[TASK] Please recast the material as a Markdown table with the columns Row and Line, starting with the line that contains "Out of the items listed as" and going on through the line that contains "which is farthest from parked". Include both of those lines and nothing outside them, give each line its own numbered row, and leave out blank lines.

[SUPPLIED DATA]
>> START
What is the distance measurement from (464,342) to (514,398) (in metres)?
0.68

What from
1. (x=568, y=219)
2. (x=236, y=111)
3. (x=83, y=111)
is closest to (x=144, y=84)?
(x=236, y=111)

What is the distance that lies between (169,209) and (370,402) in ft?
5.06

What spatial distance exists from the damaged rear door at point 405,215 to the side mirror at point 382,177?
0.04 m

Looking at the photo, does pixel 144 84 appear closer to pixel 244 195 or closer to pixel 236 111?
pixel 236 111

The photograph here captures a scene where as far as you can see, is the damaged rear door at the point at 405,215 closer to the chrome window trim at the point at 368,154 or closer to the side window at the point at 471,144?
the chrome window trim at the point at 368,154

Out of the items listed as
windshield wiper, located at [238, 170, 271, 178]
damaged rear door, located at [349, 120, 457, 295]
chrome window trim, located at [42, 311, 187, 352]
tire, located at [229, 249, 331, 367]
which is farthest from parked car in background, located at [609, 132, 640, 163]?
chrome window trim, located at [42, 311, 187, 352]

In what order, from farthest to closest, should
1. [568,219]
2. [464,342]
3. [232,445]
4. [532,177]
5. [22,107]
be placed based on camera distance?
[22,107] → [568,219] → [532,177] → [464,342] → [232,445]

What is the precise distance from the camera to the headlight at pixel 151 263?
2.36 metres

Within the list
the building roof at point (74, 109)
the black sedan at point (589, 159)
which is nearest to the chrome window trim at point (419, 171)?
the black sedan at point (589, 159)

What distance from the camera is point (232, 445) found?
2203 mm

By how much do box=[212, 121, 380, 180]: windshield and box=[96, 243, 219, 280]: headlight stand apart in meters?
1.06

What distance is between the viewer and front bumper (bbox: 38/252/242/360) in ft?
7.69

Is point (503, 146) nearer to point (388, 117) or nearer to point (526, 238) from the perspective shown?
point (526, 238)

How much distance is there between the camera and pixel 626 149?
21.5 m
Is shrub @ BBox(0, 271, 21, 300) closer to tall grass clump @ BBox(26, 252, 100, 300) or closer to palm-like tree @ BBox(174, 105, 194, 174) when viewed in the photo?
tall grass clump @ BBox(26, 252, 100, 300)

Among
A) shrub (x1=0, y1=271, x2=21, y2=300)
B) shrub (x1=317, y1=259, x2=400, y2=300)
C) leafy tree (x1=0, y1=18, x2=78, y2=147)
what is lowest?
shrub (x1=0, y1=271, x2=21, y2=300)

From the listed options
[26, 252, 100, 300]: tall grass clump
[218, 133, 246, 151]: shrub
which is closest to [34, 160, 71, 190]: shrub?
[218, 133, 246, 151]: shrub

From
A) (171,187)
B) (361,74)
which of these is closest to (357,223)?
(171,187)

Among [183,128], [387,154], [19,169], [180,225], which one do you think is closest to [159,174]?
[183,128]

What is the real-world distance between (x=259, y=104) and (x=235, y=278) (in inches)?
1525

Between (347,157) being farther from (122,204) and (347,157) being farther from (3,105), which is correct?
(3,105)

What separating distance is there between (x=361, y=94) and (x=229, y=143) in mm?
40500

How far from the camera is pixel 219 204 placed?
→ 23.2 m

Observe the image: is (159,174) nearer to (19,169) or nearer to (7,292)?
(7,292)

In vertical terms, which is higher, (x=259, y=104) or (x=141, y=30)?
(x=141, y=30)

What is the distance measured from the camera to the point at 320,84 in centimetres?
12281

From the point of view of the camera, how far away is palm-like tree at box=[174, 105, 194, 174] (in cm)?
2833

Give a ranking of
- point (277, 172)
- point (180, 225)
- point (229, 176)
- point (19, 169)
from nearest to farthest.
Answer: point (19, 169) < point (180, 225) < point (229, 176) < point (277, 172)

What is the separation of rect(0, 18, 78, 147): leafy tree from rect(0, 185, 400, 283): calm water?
>> END
>> START
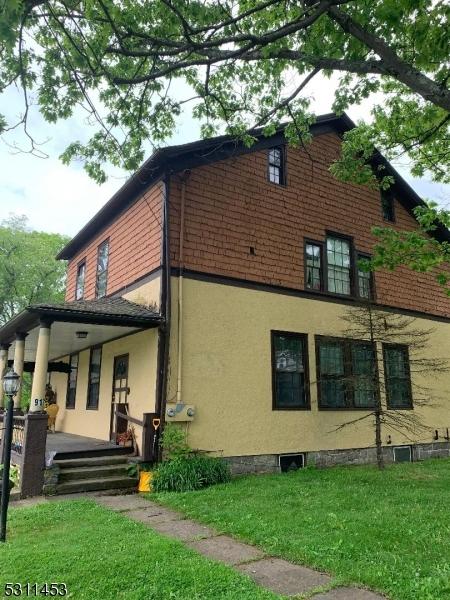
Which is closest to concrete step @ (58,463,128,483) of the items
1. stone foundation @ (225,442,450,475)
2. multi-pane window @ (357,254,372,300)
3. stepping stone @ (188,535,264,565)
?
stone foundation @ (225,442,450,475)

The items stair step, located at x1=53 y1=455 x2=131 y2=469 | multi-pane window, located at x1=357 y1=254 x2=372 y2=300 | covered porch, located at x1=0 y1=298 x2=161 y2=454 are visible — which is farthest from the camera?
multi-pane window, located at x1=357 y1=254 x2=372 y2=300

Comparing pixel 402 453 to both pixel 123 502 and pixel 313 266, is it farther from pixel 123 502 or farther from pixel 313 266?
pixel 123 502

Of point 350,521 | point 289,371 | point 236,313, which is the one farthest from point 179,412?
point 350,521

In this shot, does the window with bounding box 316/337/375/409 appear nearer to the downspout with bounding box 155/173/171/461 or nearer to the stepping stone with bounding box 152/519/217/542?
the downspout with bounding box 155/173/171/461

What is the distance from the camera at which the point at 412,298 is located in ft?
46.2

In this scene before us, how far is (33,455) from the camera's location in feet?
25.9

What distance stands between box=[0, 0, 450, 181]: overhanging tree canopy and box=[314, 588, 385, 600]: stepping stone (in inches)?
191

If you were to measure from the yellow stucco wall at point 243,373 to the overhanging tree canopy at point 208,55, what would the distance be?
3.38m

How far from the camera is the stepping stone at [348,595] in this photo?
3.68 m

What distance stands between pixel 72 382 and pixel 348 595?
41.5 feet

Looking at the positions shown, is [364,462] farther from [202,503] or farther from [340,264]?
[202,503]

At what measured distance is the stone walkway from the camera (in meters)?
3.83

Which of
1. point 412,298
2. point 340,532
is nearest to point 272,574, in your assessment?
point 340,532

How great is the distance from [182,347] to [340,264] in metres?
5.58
>> END
[WRITTEN RESPONSE]
| Row | Line |
|---|---|
| 1 | Out of the items listed as |
| 2 | windshield wiper, located at [238, 170, 271, 178] |
| 3 | damaged rear door, located at [349, 120, 457, 295] |
| 4 | chrome window trim, located at [42, 311, 187, 352] |
| 5 | tire, located at [229, 249, 331, 367] |
| 6 | which is farthest from parked car in background, located at [609, 132, 640, 163]? |